### Cuplikan Dokumen

Semarang, Idola 92.6 FM – Panglima TNI Jenderal Gatot Nurmantyo meminta jajarannya menonton kembali film Penumpasan Pengkhianatan G30S/PKI. Tak hanya itu, ia pun mengajak masyarakat untuk nonton bareng film karya Arifin C Noor tersebut. Hal itu menuai pro dan kontra bagi sebagian kalangan. Mereka yang menolak beralasan, film itu merupakan alat propaganda dan legitimasi penguasa Orde Baru. Sementara yang mendukung, mereka beralasan ada upaya pihak-pihak tertentu yang hendak membangkitkan komunisme. Terkait bagaimana generasi milenial melihat film ini dan mesti ditempatkan di mana film ini dalam konteks membaca ulang sejarah bangsa, Radio Idola 92.6 FM dan radioidola.com mewawancara sejarawan JJ Rizal. Berikut petikan wawancara yang dilakukan oleh penyiar Nadia Ardiwinata.
Nadia: Belakangan ini film G 30S PKI kembali diputar dan bahkan Panglima TNI Jenderal Gatot Nurmantyo mengajak masyarakat untuk nonton bareng. Bagimana Anda menakar plus-minusnya?
JJ Rizal: Ramainya kembali pemutaran film Penumpasan Pengkhiatan G 30S/ PKI sebenarnya harus dilihat sebagai politik dari pada penyadaran sejarah karena di dalam film itu, istilah Bung Hatta, lebih banyak ‘Dichtung’ daripada ‘Wahrheit’nya. Dichtung maksudnya sesuatu yang dibuat-buat daripada sesuatu yang benar. Karna yang dibuat-buat itu sebenarnya untuk kepentingan politik dari orang yang paling penting dan merasa penting atas diputarnya film itu. Nah, ada dua yang merasa penting film itu diputar, yakni untuk urusan politik. Pertama, Pak Harto tapi kan Pak Harto-nya sudah meninggal. Kedua, tentu saja Tentara Nasional Indonesia (TNI), wabil khusus tentara atau TNI Angkatan Darat. Tapi, kan tentara kita sudah tidak bisa berpolitik. Tahun 2019 sudah dekat, jadi kita bisa memproyeksikan ketika film ini diputar, ini sebenarnya bukan gerakan penyadaran sejarah. Tetapi sebuah gerakan politik karena film itu bukan produk seni tapi produk politik. Itu yang harus dimengerti.
Nadia: Kalau film ini di masa sekarang ini kan kita tahu generasi milenial dan anak-anak muda juga ikutan menyaksikan dan nonton bareng. Kalau dari sisi sejarahnya, seberapa besar minat generasi milenial ini mempelajari sejarah? Apakah dengan menonton film ini bermanfaat atau justru ada mudharatnya?

### Rincian Tugas
Teruskan wawancara tentang film G30S/PKI setelah kalimat terakhirnya. Daftar berikut tidak berkaitan dengan wawancara tentang film G30S/PKI.

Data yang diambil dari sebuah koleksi

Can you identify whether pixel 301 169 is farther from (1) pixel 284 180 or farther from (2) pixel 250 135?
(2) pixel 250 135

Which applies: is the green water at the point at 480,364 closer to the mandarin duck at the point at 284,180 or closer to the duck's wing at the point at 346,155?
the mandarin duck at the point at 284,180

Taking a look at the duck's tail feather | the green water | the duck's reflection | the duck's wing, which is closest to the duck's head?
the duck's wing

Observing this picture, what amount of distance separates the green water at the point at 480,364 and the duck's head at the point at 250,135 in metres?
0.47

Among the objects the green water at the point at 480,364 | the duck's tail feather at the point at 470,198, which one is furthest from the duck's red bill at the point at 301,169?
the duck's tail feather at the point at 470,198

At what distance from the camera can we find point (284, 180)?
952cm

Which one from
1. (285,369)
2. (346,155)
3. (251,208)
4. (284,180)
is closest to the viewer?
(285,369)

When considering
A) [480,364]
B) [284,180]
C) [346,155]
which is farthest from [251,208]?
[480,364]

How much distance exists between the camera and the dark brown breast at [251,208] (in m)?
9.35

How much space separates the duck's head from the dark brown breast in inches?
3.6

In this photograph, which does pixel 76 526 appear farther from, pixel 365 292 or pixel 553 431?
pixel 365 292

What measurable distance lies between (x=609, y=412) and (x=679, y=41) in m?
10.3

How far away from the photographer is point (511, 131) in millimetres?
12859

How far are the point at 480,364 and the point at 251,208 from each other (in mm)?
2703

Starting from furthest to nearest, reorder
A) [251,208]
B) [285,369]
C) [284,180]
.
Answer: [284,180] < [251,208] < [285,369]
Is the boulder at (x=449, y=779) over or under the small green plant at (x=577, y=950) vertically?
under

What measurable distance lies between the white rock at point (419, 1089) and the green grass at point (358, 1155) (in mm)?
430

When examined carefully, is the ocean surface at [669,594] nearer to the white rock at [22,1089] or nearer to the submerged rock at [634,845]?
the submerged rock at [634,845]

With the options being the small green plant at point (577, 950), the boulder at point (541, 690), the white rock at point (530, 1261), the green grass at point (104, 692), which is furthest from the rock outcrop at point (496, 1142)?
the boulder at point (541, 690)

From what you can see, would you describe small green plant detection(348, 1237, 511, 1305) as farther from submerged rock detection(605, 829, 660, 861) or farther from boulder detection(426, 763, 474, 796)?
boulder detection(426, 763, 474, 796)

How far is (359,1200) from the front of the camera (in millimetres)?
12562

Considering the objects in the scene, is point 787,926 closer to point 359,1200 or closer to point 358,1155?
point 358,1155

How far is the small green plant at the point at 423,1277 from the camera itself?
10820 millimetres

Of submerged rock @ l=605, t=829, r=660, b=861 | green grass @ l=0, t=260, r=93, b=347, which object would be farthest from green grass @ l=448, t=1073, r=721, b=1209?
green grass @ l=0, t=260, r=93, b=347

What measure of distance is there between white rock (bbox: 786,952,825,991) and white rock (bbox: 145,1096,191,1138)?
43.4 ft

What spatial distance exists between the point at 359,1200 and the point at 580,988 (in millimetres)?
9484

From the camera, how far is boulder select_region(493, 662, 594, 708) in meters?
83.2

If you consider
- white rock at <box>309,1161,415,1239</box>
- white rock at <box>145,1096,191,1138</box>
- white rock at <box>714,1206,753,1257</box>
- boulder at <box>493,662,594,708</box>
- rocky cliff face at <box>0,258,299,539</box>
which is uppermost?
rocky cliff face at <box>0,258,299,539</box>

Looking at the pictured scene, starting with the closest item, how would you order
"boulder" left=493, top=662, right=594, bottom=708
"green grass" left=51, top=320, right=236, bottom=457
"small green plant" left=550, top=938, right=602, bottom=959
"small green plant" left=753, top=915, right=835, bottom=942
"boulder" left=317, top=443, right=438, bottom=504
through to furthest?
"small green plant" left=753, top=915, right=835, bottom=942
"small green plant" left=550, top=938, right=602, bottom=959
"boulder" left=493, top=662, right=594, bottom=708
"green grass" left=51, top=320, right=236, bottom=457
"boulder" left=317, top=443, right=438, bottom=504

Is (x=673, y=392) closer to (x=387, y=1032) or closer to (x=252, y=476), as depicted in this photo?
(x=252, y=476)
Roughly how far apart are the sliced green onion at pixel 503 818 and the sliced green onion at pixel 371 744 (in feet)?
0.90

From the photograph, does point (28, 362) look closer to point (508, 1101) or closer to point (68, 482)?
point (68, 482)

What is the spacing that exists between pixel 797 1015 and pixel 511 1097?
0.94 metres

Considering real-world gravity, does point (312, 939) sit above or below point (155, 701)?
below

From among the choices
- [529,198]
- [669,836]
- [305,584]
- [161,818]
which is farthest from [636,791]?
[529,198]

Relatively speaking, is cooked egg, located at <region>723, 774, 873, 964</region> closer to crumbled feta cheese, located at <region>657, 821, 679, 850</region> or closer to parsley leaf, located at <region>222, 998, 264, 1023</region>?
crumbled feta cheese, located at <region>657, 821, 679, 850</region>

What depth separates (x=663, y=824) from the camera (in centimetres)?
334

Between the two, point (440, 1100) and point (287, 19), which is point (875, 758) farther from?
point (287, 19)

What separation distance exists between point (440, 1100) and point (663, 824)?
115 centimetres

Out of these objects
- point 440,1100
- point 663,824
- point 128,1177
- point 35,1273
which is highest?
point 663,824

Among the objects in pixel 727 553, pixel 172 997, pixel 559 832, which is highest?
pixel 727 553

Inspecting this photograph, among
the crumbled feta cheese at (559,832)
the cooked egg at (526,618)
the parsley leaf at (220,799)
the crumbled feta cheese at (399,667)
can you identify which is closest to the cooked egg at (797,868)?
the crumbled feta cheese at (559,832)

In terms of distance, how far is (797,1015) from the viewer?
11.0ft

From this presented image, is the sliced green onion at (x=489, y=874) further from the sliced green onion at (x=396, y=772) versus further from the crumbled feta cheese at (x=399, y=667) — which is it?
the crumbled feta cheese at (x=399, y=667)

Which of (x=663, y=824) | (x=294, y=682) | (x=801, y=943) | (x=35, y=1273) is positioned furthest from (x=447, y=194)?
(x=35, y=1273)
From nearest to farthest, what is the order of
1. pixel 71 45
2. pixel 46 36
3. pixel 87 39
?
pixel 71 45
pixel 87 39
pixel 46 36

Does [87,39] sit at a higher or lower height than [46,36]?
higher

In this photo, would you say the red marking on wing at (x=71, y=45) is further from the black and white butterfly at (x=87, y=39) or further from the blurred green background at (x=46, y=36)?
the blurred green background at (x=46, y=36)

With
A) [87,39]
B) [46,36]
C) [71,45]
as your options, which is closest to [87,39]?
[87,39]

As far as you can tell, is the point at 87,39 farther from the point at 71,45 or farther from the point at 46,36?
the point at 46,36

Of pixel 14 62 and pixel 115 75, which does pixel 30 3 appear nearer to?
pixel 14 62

### Jawaban
JJ Rizal: Dari film itu sebenarnya kita bisa melihat mereka itu anut grubyuk atau ikut-ikutan. Konsep film itu sendiri suatu yang asing bagi generasi milenial. Secara sinematografinya, dan semacamnya. Jadi, mereka menurut saya hanya ikut-ikutan tapi dalam konteks ini bisa dilihat ada manfaatnya. Film itu bisa saja menjadi kasus bagaimana anak-anak milenial itu ingin melihat cara bodoh bapak-bapaknya atau kakek-kakeknya itu membuat kebodohan karena di tangan cucu dan anaknya sekarang bisa mengakses informasi dengan cepat melalui gadget yang mereka miliki. Tetapi juga bisa ada mudharatnya karena film ini–istilah Pak Taufik Abdullah sebenarnya tidak perlu diputar lagi karena mewariskan balas dendam, menumbuhkan kesumat. Dan, ini berbahaya sekali bagi pegaulan kebangsaan kita yang sudah tidak sehat akan semakin tidak sehat.
Nadia: Benarkah sejarah itu memang disusun oleh mereka yang menjadi pemenang atau berkuasa pada satu masa?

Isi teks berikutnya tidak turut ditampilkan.